HAMATO
Forward Deployment ハマト

Never debug
in front of the client.

Forward deployment means an engineer is inside your environment — not shipping code remotely and hoping it connects. The joint session is a demo of something that already ran green in private. Every part of this method exists to make that true, reliably, every time.

01
Scope & prepare

Before anything is built, we map your environment. We provision access to every system we will touch and verify we can reach each one. If something is blocked, we find that out alone, days before anyone is in the room together. Access provisioned early is the single highest-leverage unlock in a forward deployment.

02
Build

The system is built and tested in a controlled staging environment first. Nothing is brought to your live infrastructure until it runs clean against a faithful replica of your stack. We own the entire application layer: database, migrations, auth, configuration, deployments. Your IT owns the box, the network, and granting us access.

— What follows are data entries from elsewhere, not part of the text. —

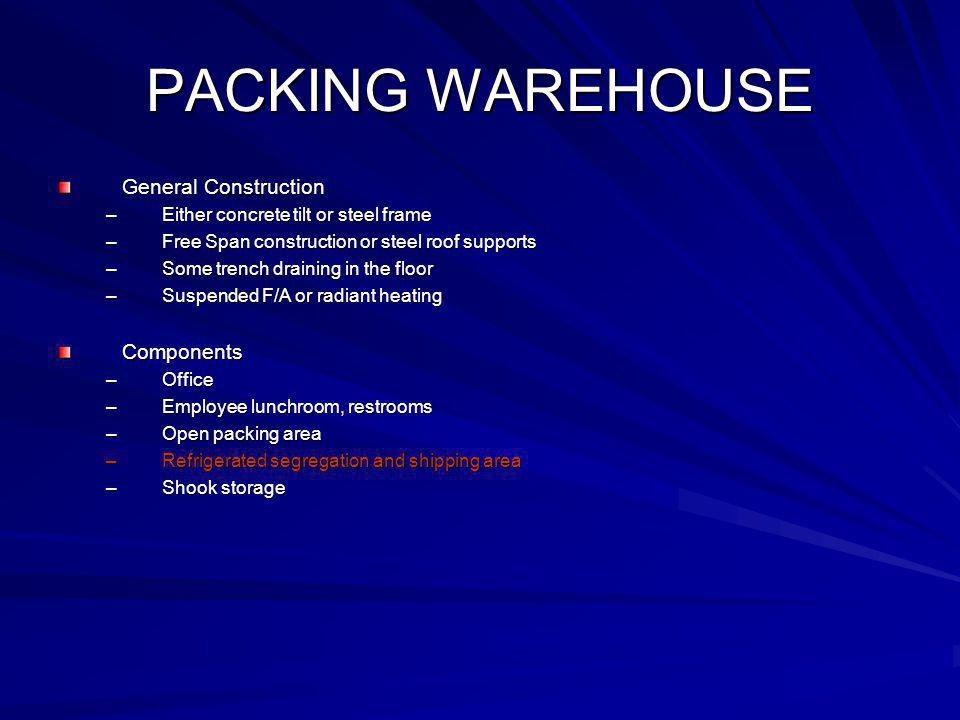 PACKING WAREHOUSE General Construction Components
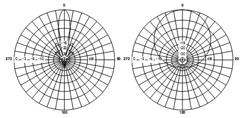 Диаграмма направленности антенны Vegatel ANT-1800-14S
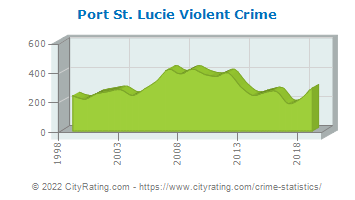 Port St. Lucie Violent Crime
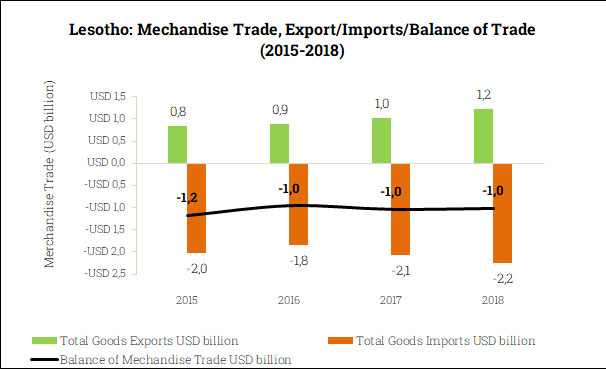Merchandise Trade Balance in Lesotho (2015-2018)
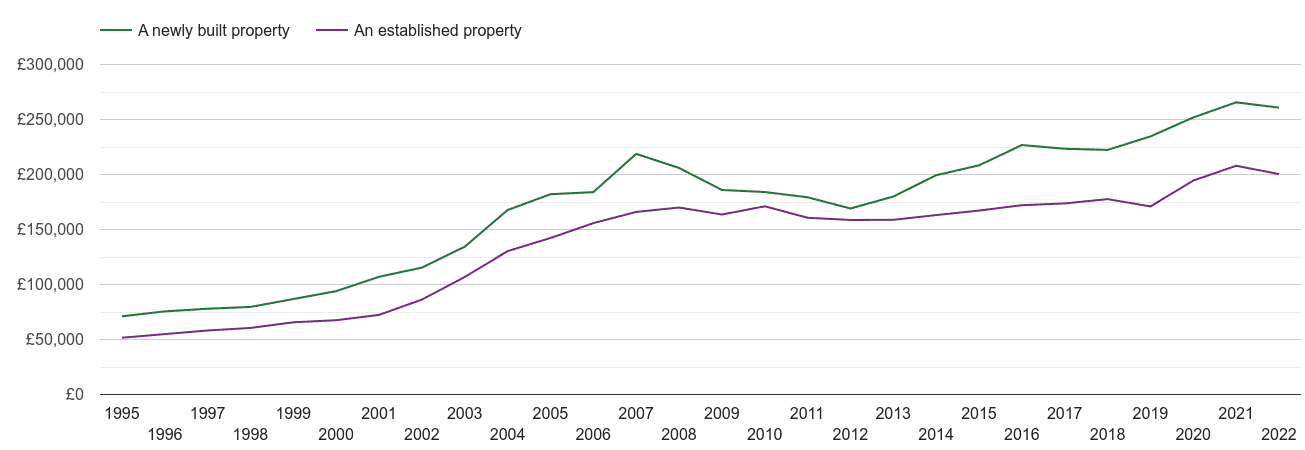 Northumberland house prices new vs established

That division is intentional — it is the fastest path to a clean install.

03
Pre-flight

Before the joint session, we run every check against your real environment — alone. We fix every issue before we book the call. The pre-flight is a gate: we do not schedule the install until the gate is green. If we are discovering connectivity problems, config mismatches, or missing permissions live in front of you, we skipped this step.

04
Install

The joint session runs about 20 minutes. Fresh data flows from start to finish and everyone signs in. It is a demo, not a working session. You watch the system run — you do not watch us debug it. That is the standard we hold ourselves to on every engagement.

05
Confirm & hand off

Before you take the keys, the live system is graded against your own completed work — your records, your standard. Not ours. The system does not pass to your hands until it meets that bar. After the handoff, it keeps grading itself: every correction your team makes accumulates as new evidence, so the system improves as your operation grows. No outside hand on a lever. No chore anyone has to remember to run.

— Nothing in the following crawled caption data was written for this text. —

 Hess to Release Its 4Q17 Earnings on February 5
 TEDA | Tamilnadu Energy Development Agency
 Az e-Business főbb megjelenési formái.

Every stage transition is a gate — not a judgment call, not a conversation about whether things feel ready. A gate either passes or it does not. Two hard gates bracket the install, and they mirror each other.

Before the install
Pre-flight gate
Proves: the system reaches your environment

Every connectivity check, every config line, every permission — run solo against your real infrastructure until the result is green. The joint call is not scheduled until this gate passes. Booking the session before it is green is the violation that turns a 20-minute demo into a two-hour debugging session.

Before the handoff
Confirm gate
Proves: the system matches your standard

The system being installed and running is not the same as the system being correct. Before succession, the live system is graded against the client's own labeled work. A miss is held at the human gate — not silently shipped. The operator inherits a system that has already met their bar, not one that "ran on install day."

You own the system.
We leave the loop.

The handoff is not the end of the engagement — it is the start of the system running without us. We document what was built, how it is wired, and how to operate it. We leave the evaluation loop in place so the system keeps grading itself against your accumulating work.

No retainers. No dependency on a vendor dashboard. No calls required to keep it running. Forward deployment means you come out of the install with something you own — not something you subscribe to.

The install is a demo.
Not a discovery.

If we are finding problems in front of you, we skipped the pre-flight. That is the one rule. Everything above is infrastructure to keep it.